Volanesorsen’ using ‘antisense technology’

In August 2017, American pharmaceutical company ‘Akcea Therapeutics’ an affiliate of Ionis Pharmaceuticals, Inc., submitted a New Drug Application to the American Federal Drug Association (FDA) for a drug it has developed called ‘volanesorsen’. Various clinical trials have taken place with the aim of developing treatment of Familial Chylomicronaemia Syndrome (FCS) and Familial Partial Lipodystrophy (FPL).

FCS is an inherited metabolic disorder that causes a build-up of triglycerides (fats) in the blood: this can increase the risk of severe abdominal pain and potentially fatal attacks of pancreatitis. Due to a deficiency in lipoprotein lipase, an enzyme that helps to break down triglycerides, people who have FCS are unable to effectively metabolise large, triglyceride-rich lipid particles called chylomicrons.

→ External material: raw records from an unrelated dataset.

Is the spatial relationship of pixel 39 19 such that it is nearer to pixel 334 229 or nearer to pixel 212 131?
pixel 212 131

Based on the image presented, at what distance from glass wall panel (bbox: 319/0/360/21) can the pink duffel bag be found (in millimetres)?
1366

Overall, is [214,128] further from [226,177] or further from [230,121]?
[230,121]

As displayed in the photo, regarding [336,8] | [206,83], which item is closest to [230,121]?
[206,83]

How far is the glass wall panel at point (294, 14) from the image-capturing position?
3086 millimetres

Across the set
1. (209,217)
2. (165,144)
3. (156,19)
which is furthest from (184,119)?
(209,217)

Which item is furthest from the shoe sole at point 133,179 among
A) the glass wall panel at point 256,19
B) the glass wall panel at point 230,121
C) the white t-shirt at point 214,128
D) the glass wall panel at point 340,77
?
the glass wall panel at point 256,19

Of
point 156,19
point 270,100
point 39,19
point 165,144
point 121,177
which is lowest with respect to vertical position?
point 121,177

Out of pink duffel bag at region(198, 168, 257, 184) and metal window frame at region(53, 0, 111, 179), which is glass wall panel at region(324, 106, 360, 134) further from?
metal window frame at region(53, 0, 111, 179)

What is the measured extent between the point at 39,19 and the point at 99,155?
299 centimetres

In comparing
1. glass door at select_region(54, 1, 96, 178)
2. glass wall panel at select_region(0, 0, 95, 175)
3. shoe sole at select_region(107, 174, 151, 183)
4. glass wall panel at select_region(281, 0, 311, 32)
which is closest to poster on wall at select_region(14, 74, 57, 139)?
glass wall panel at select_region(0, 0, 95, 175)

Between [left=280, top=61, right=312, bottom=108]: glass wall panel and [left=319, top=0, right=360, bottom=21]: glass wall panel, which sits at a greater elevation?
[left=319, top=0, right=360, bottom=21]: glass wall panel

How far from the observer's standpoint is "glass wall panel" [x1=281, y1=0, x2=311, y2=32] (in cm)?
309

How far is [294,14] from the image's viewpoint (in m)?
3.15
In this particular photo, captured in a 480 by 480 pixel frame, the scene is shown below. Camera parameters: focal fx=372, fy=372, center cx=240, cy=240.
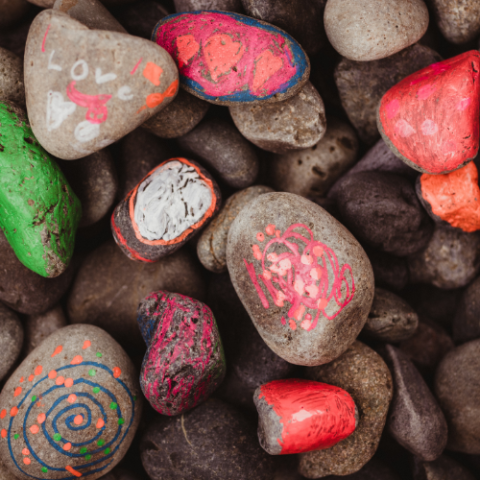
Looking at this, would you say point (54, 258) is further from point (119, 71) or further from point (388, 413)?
point (388, 413)

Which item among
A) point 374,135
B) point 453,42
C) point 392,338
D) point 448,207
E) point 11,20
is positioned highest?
point 11,20

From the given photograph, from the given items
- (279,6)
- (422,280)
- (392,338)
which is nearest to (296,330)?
(392,338)

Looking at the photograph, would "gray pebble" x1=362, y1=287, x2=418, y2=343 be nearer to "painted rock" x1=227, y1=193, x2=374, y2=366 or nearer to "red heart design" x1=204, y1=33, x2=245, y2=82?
"painted rock" x1=227, y1=193, x2=374, y2=366

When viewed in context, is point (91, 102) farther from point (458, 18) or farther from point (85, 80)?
point (458, 18)

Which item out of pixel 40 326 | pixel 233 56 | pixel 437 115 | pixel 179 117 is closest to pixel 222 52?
pixel 233 56

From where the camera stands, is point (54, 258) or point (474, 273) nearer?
point (54, 258)

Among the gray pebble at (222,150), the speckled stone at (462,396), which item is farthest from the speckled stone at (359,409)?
the gray pebble at (222,150)

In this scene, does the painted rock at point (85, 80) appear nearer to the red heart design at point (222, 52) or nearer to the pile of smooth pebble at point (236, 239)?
the pile of smooth pebble at point (236, 239)
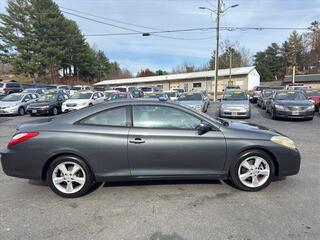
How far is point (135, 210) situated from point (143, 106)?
1.65 meters

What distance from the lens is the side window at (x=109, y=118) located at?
4.68 metres

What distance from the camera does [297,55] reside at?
92.1 m

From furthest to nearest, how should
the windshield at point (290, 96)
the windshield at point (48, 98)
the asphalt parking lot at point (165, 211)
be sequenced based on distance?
the windshield at point (48, 98), the windshield at point (290, 96), the asphalt parking lot at point (165, 211)

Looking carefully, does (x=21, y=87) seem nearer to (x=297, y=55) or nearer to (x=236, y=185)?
(x=236, y=185)

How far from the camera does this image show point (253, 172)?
187 inches

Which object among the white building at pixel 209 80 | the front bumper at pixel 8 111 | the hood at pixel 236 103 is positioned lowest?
the front bumper at pixel 8 111

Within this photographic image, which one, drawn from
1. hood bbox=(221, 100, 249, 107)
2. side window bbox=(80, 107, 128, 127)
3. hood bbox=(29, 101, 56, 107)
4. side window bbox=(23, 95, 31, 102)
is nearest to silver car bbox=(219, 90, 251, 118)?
hood bbox=(221, 100, 249, 107)

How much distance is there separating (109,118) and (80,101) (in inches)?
587

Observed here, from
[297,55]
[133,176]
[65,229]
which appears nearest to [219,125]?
[133,176]

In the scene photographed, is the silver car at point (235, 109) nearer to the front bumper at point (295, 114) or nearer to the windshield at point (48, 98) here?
the front bumper at point (295, 114)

This genetic condition is also sometimes known as lipoprotein lipase deficiency (LPLD), Fredrickson Type 1 hyperlipoproteinemia and familial hypertriglyceridemia.

Familial partial lipodystrophy (FPL) is a severe, rare genetic metabolic disorder which results in high levels of triglycerides in the bloodstream, abnormal fat distribution around and within organs, such as the liver and heart and a range of metabolic anbnormalities, including severe insulin resistance. In addition to an increased risk of pancreatitis, other long-term, progressive manifestations such as premature cardiomyopathy, atherosclerosis and liver disease may occur.

Volanesorsen uses Ionis’ ‘antisense technology’, a technique described by academic researchers a decade ago as “a potentially powerful therapeutic tool for gene targeting and/or expression regulation”. Volanesorson is designed to reduce the production of ApoC-III, a protein produced in the liver that plays a central role in the regulation of plasma triglycerides and may also affect other metabolic parameters.